Difficile d’imaginer comment une marque telle que Diesel, dont les campagnes de publicité sont le plus souvent provocantes et irrévérencieuses, pourrait s’exporter en Chine, où la censure demeure l’une des plus restrictives au monde. Et pourtant, la marque italienne a réussi à contourner la censure en se livrant à un exercice inédit : proposer au téléchargement la campagne Erotica Spring Summer 2014 sur…. BitTorrent.
La marque, célèbre pour ses jeans et ses campagnes scandaleuses, a fait appel à l’agence Fred & Farid pour mettre en place cette opération qui frôle l’illégalité. L’agence a décidé d’esquiver la réglementation chinoise, très stricte en ce qui concerne la pornographie, en utilisant comme plateforme de lancement de sa campagne le logiciel de téléchargement peer to peer Bitorrent, mine d’or des films pornographiques. Et puisque les italiens sont ceux qui passent le plus de temps sur Youporn, c’était l’occasion de passer de l’autre côté de la caméra. La vidéo, au nom plus que suggestif apparaît à première vue comme un film porno italien. De quoi déchaîner les téléchargements des chinois en quête de sensations exotiques et maximiser l’exposition de cette campagne ultra-sexy au pays du soleil levant.

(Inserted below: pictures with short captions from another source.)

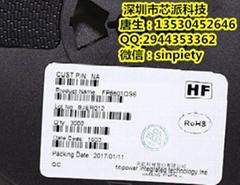 QC3.0快充識別IC,兼容華為海思FCP-FP6601Q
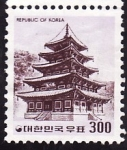 Stamps South Korea -  Templo coreano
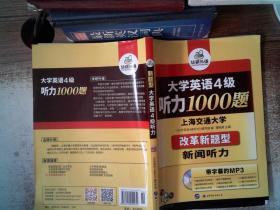 華研外語·新編大學英語4級聽力1000題 改革新題型 新聞聽力.附光碟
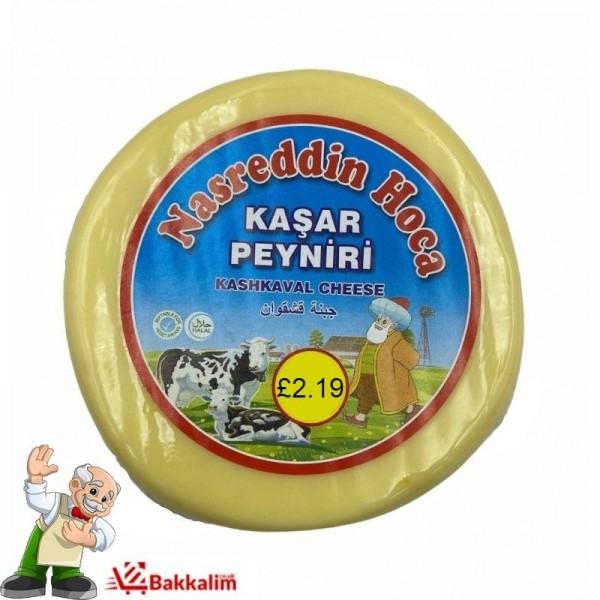 Nasreddin Hoca Kashkaval Cheese 350g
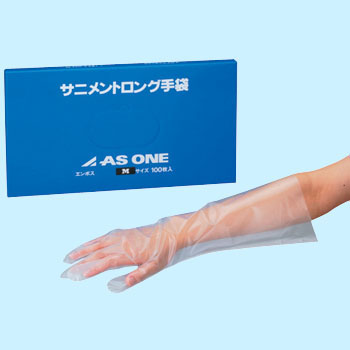 Disposable Glove Long Type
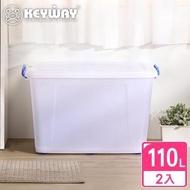 【KEYWAY】蘭斯加厚滑輪整理箱110L-2入(大容量 加厚耐用 收納箱 置物箱 MIT台灣製造)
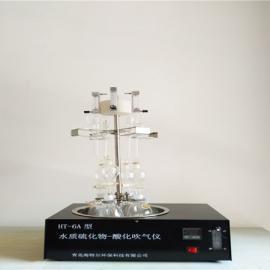 化工企业专供 HT-6A型水质硫化物-酸化吹气仪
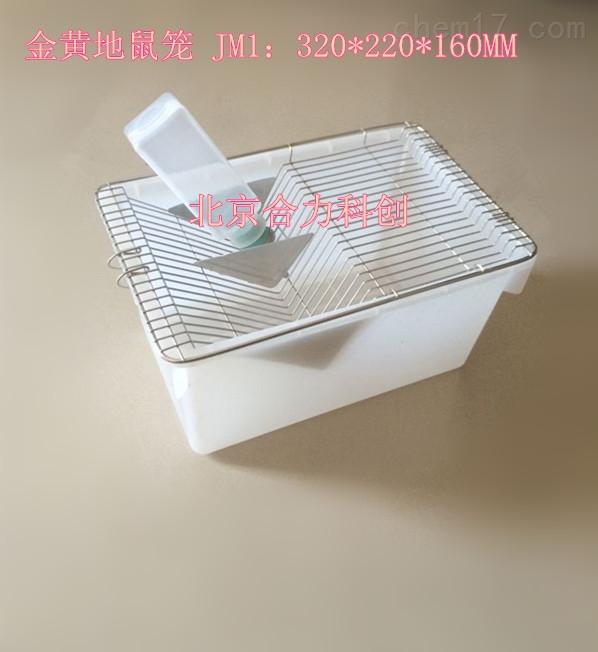 大鼠笼 380*325*180mm 规格价格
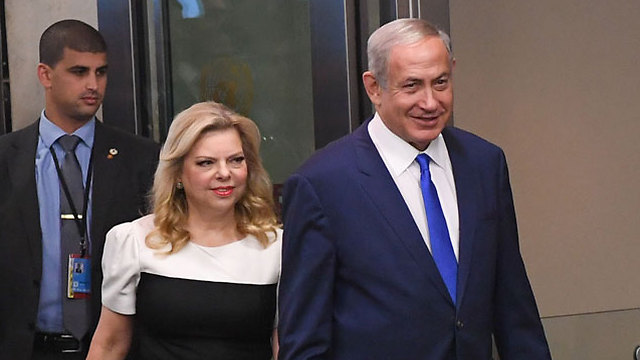 Sara and Benjamin Netanyahu. Shimron serves as their personal legal adviser (Photo: Shahar Azran)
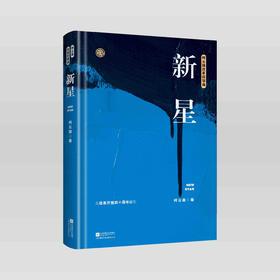 【新星】柯云路改革开放四部曲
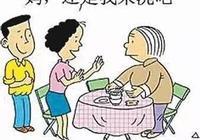 是婆婆對你好還是媽對你好?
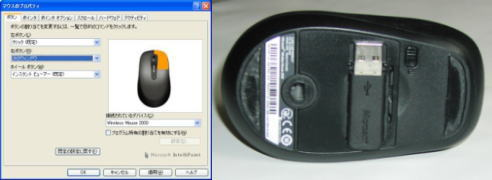 Microsoft Wireless Mouse 2000とインテリポイント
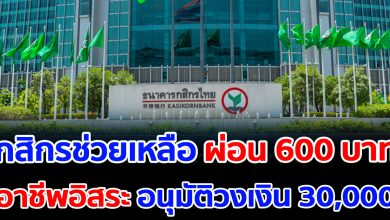 Photo of กสิกรไทย ให้กู้ยืม 30,000 ผ่อนแค่ 600 อาชีพอิสระก็ยืมได้ ไม่ต้องค้ำ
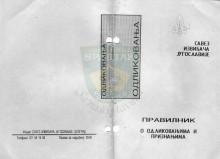 Правилник о одликовањима и признањима у Савезу извиђача Југославије донет у Новом Саду 11.VI 1994.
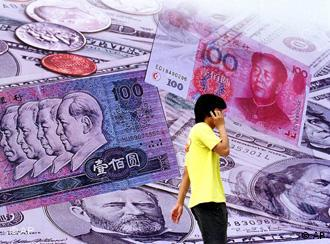 US dollars make up up to 75% of China's foreign currency reserves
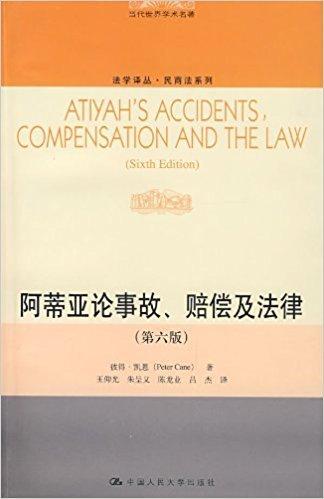 阿蒂亚论事故、赔偿及法律(第6版)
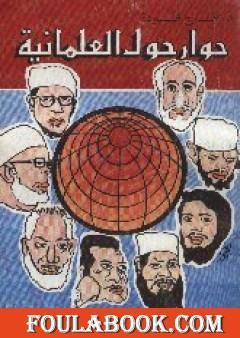 حوار حول العلمانية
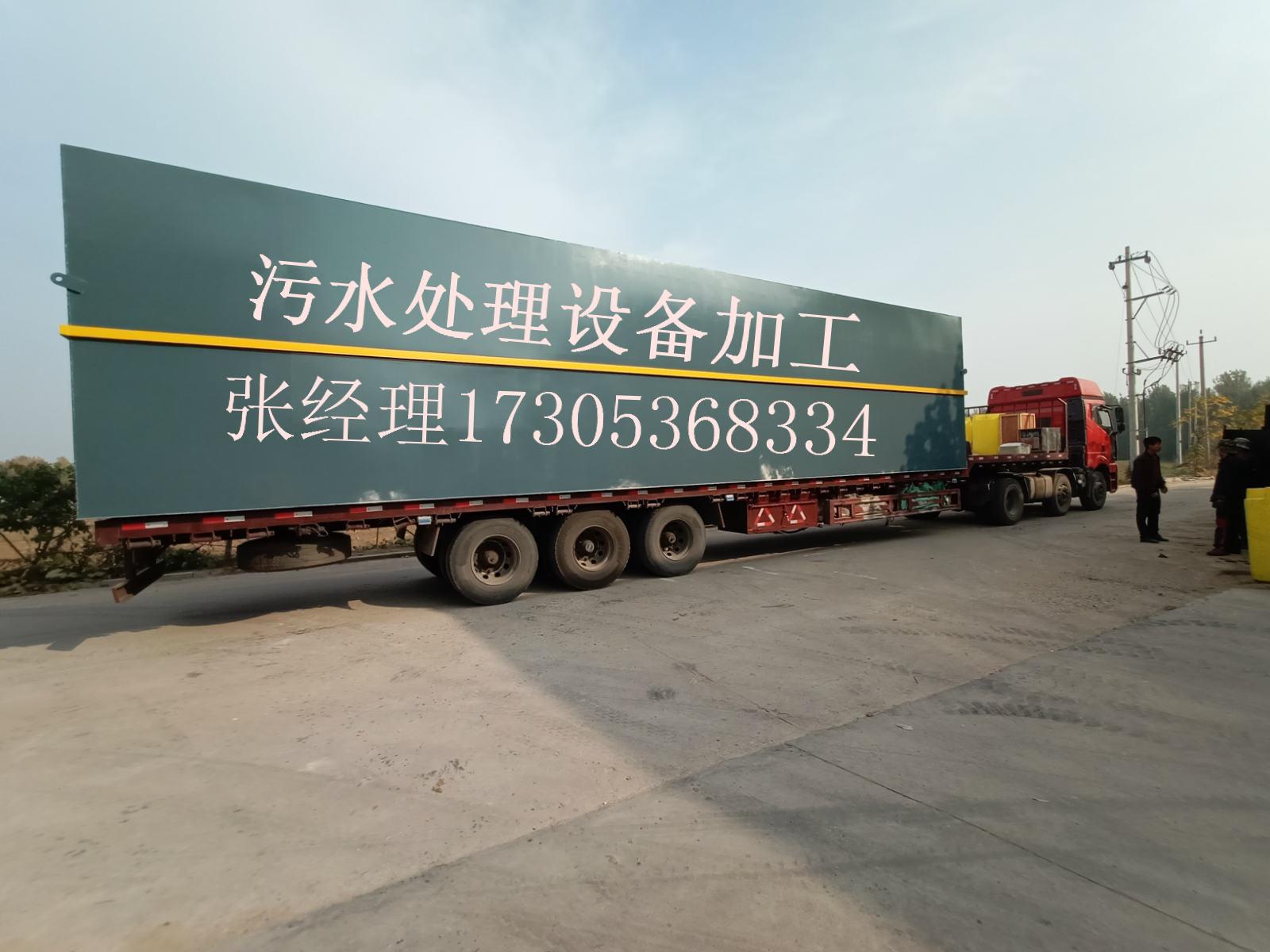 濰坊二氧化氯發生器消毒設備定制物流專車專送
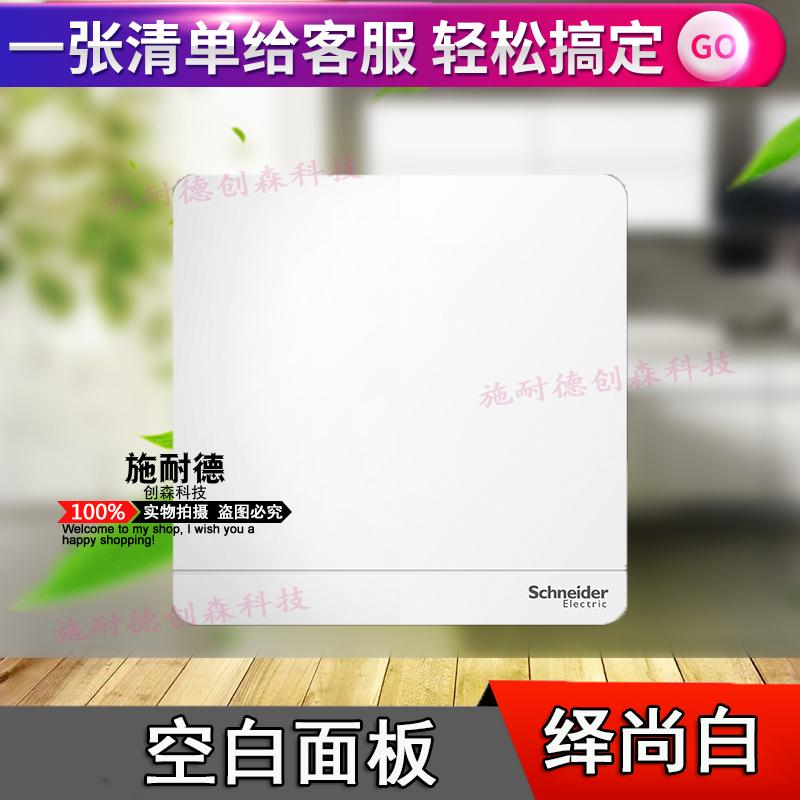 施耐德开关插座面板 绎尚镜瓷白 白板 空白面板  暗盒挡板盖板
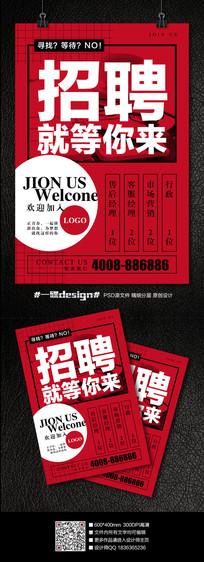 红色排版公司招聘创意海报
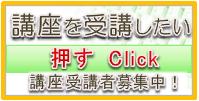 【藤原利隨 公式ブログ】メンタル&ボディ&マインドスクール&ヒーリングサロン~-参加申し込み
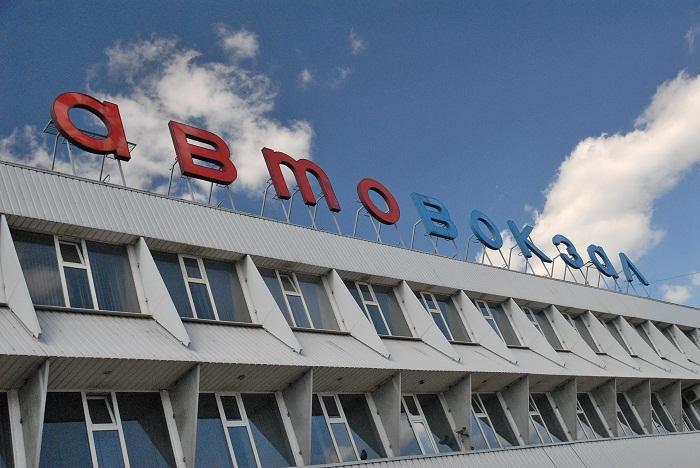 Более 140 междугородних перевозчиков подписали договоры с автовокзалами Москвы в этом году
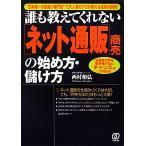 ネット通販 商売の始め方 儲け方  日本唯一の前掛け専門店 で大人気のプロが教える成   ぱる出版 西村和弘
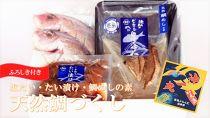 AI06-21【藍島】沖一丸の鯛づくしセット(大漁旗のふろしき付き)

La vidéo met en scène la rappeuse Brooke Candy, qui s’avère être une ancienne danseuse érotique, ainsi que le mannequin Tessa Kuragi. Les deux beautés torrides jouent de leur charme autour d’une barre de pole dance, arborant des sous vêtements sexys, qui font référence au vestiaire bondage ou sado-masochiste. L’esthétique noir et blanche ainsi que la lumière rasante et tamisée, créent une atmosphère en clair-obscur de club de strip-tease lynchien. Et pourtant, la vidéo n’est en rien un film pornographique, un clip erotico-fashion tout au plus. Alors comment expliquer cet engouement qui a entraîné 60 000 téléchargements, 5000 reposts et 2000 commentaires ?
Brooke-Candy-Diesel-1

Si Diesel n’a pas eu besoin de montrer des scènes de sexe crues et explicites pour attirer l’attention de l’internaute chinois, c’est car la marque s’est appuyée sur la solide réputation et la culture liée au format. Il a suffit à l’agence Fred & Farid de frapper au bon endroit pour déclencher la viralité de la campagne. Excitant et illégal, télécharger sur BitTorrent est, pour un chinois, un moyen de vivre malgré la censure,et tout simplement, un moyen d’avoir accès à une bibliothèque idyllique de sexe en tout genre. Alors même si l’ingrédient « sexe » n’est pas réellement explicite dans Erotica, la plateforme BitTorrent a parlé d’elle même aux internautes qui ont fait le reste du cheminement mental!

Mais cette campagne revêt une dimension plus profonde qu’un simple coup de pub. Elle s’inscrit involontairement dans une dynamique de lutte contre la censure de la pornographie chinoise. De fait, en Chine, la pornographie est tout simplement interdite. Face à cela, on voit émerger le porno « made in China », une culture alternative du sexe en ligne, entre description des activités sexuelles de chacun et vidéos pornographiques amatrices. C’est ce sur quoi les recherches du professeur Katrien Jacobs, ont porté dans son livre « Pornographie du peuple : sexe et surveillance sur l’Internet chinois ». Et oui, le cyberactivisme pour défendre les droits de l’homme, ça peut aussi passer par le porno!

Ce qui est certain, c’est que Diesel a réussi un tour de force avec cette campagne de publicité. Habituée de puis toujours à jouer la carte de la provocation à travers des campagnes toujours plus choquantes les unes que les autres, la marque avait déjà , par le passé, eut affaire au registre de la pornographie. On se souvient entre autre de cette vidéo parodique (extralink :)qui croisait avec humour film porno vintage et dessin animé.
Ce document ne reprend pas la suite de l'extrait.